◆ TEXTO-BASE
+++
O Ibovespa ultrapassou os 195 mil pontos pela primeira vez nesta quinta-feira. A alta é impulsionada pela valorização dos preços do petróleo no mercado internacional, que apoia as ações da Petrobras, e pelo alívio gerado pela notícia de que Israel iniciou negociações com o Líbano, o que beneficia ações ligadas à economia local.
A continuidade do movimento de rotação global de portfólios, com a saída de recursos de mercados desenvolvidos para os emergentes, também impulsiona a bolsa brasileira. O país é visto como um vencedor relativo no cenário de tensões no Oriente Médio devido à sua exposição a commodities e distanciamento do conflito.
Por volta das 13h15, o Ibovespa subia 1,42%, aos 194.939 pontos. Em Nova York, o S&P 500 subia 0,64%, o Dow Jones tinha alta de 0,61% e o Nasdaq ganhava 0,78%. O volume financeiro projetado para o índice brasileiro era de R$ 21 bilhões.
Após o cessar-fogo entre os Estados Unidos e o Irã, novos ataques de Israel contra o Líbano ocorreram nos últimos dias, gerando instabilidade nos mercados globais. No entanto, o primeiro-ministro de Israel, Benjamin Netanyahu, afirmou ter ordenado o início de negociações diretas com o Líbano.
+++
◆ Dados coletados
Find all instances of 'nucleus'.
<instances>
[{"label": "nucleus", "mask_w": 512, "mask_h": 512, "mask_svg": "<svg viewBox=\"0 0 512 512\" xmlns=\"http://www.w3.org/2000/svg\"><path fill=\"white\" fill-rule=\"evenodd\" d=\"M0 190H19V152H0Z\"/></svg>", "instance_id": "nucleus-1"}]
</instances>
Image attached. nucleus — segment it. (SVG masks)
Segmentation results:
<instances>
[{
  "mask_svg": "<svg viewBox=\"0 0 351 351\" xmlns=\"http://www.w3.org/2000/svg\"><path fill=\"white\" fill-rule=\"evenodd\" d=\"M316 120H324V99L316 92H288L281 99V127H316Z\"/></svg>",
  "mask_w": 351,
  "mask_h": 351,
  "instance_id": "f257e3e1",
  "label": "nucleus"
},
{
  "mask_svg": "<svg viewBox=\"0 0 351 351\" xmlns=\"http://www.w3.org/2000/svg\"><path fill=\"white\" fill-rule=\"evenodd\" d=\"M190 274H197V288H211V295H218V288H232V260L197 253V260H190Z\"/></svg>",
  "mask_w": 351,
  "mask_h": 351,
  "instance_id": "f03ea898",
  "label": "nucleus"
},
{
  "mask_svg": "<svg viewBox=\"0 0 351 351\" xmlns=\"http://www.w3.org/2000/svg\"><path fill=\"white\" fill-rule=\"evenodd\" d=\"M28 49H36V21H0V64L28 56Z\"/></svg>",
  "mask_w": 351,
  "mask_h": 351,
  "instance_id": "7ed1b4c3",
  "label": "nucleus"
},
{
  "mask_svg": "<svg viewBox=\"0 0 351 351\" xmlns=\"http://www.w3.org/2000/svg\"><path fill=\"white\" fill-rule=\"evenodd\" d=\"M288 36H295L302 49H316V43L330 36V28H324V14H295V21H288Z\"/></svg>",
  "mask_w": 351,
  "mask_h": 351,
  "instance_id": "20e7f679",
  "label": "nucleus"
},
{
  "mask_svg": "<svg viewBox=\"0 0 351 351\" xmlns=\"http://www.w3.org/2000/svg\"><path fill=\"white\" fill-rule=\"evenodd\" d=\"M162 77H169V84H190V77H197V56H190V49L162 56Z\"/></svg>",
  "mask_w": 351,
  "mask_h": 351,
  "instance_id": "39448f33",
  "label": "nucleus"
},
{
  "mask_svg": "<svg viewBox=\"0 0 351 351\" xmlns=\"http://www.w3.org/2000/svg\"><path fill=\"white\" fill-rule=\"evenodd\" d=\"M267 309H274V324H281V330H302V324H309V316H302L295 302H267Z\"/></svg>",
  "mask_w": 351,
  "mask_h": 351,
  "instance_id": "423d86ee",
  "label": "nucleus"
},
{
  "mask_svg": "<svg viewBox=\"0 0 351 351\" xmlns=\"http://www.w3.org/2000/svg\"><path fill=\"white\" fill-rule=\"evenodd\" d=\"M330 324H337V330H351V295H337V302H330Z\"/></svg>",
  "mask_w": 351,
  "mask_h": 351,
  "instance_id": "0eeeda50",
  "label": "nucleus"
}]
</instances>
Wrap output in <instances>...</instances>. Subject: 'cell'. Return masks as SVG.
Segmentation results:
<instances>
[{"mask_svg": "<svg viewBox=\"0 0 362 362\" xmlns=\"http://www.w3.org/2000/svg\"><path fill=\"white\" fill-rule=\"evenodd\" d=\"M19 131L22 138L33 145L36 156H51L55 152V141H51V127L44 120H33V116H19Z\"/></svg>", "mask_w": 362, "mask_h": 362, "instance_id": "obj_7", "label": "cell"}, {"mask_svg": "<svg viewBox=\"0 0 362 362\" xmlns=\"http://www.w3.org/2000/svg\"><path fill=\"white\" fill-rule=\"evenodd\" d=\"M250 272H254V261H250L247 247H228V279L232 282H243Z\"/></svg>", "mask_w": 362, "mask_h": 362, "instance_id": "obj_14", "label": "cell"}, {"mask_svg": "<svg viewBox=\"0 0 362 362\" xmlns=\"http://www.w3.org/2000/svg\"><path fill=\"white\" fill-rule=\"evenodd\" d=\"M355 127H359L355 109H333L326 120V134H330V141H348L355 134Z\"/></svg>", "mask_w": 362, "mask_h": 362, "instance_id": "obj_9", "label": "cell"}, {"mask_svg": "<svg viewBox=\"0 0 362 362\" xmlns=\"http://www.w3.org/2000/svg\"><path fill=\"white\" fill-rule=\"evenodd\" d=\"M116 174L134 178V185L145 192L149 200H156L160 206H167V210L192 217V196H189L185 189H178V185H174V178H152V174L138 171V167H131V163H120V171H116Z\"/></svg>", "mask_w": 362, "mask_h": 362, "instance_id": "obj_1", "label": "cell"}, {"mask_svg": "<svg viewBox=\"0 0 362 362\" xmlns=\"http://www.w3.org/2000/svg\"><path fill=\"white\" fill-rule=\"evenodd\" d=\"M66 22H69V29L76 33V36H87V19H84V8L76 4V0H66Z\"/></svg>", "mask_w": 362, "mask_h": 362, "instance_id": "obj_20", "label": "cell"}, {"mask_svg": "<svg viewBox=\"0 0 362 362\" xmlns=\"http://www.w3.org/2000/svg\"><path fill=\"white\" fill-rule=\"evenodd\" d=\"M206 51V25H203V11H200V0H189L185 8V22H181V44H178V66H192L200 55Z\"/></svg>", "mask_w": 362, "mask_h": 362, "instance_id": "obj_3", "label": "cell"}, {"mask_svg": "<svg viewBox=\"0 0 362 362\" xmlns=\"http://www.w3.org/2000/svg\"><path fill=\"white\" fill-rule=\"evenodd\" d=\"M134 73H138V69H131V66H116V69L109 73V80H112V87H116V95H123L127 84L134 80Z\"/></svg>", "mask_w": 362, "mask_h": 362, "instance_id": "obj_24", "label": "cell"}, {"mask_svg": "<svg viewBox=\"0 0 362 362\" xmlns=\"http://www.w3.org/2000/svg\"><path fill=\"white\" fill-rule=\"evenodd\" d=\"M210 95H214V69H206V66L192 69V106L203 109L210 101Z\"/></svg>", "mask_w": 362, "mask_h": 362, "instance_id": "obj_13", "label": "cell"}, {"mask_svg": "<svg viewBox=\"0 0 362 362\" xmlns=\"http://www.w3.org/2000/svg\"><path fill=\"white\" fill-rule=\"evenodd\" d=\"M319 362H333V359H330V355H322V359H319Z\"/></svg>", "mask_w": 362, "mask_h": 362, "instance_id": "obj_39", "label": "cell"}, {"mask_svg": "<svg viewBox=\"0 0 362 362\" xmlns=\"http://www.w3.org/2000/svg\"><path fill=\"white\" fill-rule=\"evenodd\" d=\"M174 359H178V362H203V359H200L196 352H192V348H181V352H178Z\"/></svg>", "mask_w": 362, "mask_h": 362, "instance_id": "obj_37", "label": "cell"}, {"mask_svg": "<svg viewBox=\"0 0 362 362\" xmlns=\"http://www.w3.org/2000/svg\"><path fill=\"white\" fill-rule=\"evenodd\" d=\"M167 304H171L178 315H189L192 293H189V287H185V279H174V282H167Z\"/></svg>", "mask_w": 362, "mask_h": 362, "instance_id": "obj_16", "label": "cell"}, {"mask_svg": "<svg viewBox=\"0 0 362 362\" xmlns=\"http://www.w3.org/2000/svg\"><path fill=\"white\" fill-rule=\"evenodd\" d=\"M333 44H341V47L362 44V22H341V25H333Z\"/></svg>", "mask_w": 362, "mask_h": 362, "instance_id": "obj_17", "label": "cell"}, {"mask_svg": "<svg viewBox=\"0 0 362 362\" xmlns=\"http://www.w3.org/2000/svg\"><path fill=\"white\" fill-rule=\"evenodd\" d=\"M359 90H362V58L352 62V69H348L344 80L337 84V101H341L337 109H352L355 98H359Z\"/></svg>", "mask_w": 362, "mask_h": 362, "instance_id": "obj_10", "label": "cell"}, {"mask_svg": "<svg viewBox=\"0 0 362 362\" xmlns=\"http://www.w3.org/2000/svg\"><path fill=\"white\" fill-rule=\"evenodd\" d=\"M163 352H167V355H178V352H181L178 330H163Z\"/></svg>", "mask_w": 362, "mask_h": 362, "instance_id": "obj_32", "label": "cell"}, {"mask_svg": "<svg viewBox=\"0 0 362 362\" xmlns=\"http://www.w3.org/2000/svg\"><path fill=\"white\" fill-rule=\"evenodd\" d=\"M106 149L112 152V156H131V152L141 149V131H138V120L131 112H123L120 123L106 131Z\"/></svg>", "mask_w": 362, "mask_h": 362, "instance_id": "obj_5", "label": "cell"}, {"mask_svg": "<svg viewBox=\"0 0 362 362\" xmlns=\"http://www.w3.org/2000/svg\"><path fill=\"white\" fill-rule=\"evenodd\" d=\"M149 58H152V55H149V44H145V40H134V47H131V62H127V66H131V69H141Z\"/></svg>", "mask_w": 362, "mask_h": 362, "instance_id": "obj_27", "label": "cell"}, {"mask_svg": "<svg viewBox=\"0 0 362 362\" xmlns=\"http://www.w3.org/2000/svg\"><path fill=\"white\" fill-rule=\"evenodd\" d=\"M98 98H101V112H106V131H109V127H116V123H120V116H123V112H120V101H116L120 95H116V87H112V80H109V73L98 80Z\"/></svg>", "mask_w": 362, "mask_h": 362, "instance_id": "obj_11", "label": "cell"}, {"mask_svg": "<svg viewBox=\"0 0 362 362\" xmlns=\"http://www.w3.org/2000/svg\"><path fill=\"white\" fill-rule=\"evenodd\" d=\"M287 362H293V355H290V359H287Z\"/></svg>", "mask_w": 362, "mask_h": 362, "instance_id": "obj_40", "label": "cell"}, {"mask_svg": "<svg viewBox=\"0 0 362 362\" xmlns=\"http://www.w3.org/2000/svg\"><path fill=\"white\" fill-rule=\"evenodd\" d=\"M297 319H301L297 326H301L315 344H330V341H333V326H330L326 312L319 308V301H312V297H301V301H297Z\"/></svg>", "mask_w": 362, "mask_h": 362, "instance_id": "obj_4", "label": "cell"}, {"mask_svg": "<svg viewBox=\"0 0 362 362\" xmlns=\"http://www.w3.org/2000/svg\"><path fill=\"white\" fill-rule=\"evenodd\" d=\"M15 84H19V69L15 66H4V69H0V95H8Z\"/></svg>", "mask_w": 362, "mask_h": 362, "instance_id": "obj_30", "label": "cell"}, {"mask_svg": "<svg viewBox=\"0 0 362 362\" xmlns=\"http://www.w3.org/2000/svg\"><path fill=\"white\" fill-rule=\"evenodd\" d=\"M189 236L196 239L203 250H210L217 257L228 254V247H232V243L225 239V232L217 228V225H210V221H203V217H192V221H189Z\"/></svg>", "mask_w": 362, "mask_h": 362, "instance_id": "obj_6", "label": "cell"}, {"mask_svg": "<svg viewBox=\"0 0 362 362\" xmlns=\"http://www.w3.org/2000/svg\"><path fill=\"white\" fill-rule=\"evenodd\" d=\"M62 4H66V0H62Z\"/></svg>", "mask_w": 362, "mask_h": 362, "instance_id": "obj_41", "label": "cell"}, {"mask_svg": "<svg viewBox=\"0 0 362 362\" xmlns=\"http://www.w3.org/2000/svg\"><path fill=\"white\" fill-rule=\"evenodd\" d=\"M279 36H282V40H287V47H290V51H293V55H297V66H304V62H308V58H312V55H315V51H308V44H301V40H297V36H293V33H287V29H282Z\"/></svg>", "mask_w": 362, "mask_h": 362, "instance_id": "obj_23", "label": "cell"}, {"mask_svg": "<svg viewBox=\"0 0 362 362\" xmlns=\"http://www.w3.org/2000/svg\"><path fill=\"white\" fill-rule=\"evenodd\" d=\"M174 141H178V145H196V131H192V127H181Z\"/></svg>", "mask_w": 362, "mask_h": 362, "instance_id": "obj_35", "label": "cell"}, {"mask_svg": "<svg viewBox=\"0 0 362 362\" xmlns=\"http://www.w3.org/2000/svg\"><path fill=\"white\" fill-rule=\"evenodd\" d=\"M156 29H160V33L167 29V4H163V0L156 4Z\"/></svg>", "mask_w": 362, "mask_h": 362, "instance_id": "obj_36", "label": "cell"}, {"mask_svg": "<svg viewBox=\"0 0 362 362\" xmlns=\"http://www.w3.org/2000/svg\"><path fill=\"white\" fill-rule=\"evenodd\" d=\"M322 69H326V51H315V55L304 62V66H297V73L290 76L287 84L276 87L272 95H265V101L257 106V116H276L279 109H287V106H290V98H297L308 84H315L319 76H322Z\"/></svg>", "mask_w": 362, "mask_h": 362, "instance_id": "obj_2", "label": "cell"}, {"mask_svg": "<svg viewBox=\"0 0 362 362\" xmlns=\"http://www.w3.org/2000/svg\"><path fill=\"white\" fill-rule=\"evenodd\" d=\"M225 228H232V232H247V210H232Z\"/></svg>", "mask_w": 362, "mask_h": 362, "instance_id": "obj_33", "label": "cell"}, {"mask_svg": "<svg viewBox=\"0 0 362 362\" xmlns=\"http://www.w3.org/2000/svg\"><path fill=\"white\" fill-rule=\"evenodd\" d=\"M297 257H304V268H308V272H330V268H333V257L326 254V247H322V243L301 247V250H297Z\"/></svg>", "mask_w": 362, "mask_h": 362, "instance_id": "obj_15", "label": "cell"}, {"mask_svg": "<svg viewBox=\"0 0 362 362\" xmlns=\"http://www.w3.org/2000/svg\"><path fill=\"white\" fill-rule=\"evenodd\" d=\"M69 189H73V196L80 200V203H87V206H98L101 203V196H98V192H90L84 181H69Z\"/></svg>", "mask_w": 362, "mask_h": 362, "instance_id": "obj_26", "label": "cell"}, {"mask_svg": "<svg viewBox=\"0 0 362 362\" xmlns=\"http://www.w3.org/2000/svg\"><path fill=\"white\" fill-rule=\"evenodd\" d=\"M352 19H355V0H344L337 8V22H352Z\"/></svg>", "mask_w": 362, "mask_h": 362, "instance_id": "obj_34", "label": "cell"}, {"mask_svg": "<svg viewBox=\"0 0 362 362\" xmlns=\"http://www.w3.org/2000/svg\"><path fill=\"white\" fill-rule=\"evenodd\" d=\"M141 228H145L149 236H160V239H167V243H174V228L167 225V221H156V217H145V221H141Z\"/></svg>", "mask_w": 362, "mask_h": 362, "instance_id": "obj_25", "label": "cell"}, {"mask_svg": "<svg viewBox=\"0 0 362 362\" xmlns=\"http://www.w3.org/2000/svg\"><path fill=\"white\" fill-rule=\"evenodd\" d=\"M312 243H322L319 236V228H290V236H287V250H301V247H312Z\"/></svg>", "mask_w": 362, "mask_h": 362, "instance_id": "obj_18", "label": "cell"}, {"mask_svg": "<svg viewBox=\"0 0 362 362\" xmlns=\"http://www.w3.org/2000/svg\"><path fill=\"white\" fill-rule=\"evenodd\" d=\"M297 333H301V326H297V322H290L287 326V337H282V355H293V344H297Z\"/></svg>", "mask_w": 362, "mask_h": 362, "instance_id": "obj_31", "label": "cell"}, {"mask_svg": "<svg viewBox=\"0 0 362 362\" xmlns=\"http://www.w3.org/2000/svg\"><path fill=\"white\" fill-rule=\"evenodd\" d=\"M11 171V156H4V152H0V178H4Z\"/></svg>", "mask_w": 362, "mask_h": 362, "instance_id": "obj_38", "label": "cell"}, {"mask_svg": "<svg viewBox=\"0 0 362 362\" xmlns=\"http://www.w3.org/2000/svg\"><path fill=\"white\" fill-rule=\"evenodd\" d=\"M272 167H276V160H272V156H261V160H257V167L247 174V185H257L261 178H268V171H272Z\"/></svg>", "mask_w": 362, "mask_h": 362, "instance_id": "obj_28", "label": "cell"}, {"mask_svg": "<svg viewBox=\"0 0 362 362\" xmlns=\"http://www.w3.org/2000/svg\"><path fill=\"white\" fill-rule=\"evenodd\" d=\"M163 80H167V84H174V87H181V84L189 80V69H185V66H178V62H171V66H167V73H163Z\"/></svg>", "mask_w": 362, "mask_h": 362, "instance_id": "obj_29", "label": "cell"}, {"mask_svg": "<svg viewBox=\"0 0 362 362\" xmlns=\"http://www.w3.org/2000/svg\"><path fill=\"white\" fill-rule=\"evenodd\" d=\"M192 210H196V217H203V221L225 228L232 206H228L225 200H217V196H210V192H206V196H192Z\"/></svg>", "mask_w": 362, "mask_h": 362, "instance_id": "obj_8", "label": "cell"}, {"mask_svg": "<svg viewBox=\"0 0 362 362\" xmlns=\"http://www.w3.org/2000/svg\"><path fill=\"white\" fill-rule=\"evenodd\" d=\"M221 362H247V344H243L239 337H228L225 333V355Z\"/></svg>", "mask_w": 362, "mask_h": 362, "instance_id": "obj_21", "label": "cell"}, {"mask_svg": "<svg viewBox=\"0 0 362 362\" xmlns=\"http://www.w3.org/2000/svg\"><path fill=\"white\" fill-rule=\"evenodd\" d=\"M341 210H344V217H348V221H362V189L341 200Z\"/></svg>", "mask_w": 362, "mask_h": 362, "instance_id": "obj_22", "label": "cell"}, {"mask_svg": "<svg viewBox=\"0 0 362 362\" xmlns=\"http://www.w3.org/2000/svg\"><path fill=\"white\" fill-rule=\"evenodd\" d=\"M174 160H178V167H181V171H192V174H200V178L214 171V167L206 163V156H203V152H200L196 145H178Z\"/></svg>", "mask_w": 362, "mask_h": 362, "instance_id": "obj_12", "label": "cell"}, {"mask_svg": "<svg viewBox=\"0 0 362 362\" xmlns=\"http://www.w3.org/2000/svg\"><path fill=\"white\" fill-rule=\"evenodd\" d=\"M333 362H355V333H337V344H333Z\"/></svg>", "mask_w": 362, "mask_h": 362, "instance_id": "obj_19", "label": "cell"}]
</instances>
+++
◆ ATIVIDADES PROPOSTAS
(1) Com base na notícia sobre o Ibovespa, responda:
(a) Por volta das 13h15, qual era a alta percentual do Ibovespa e em quantos pontos ele estava?
(b) Por que o Brasil é visto como um vencedor relativo no cenário de tensões no Oriente Médio?
(c) Quem afirmou ter ordenado o início de negociações diretas com o Líbano?
(2) Redija a continuação da notícia sobre o Ibovespa a partir do ponto em que ela se encerra.

◆ RESPOSTAS
(1)
(a) O Ibovespa subia 1,42%, aos 194.939 pontos.
(b) Pela sua exposição a commodities e pelo seu distanciamento do conflito.
(c) O primeiro-ministro de Israel, Benjamin Netanyahu.

(2)
Os preços do petróleo diminuíram o ritmo de alta no início da tarde. O petróleo tipo Brent para entrega em junho subia 1,18%, negociado a US$ 95,95 por barril, enquanto o petróleo WTI para o mesmo mês avançava 4,17%, a US$ 98,31 por barril.
As ações ordinárias e preferenciais da Petrobras avançavam 2,23% e 2,30% respectivamente. A ação ON da Prio subia 3,92% e a Brava ON ganhava 2,53%. Entre os papéis de commodities, Usiminas PNA tinha alta de 3,24% e Auren ON ganhava 2,65%.
O Brasil apresenta uma das melhores histórias macroeconômicas entre os mercados emergentes, com destaque para a produção de commodities, beneficiada pelo cenário geopolítico. Além disso, a composição do mercado brasileiro, com forte presença de bancos, serviços financeiros, utilidades públicas e commodities, o torna menos suscetível a ser disruptado pela inteligência artificial, atraindo investidores em busca de ativos reais.
Entre as ações em queda, Natura ON recuava 2,03% e Weg ON perdia 1,46%.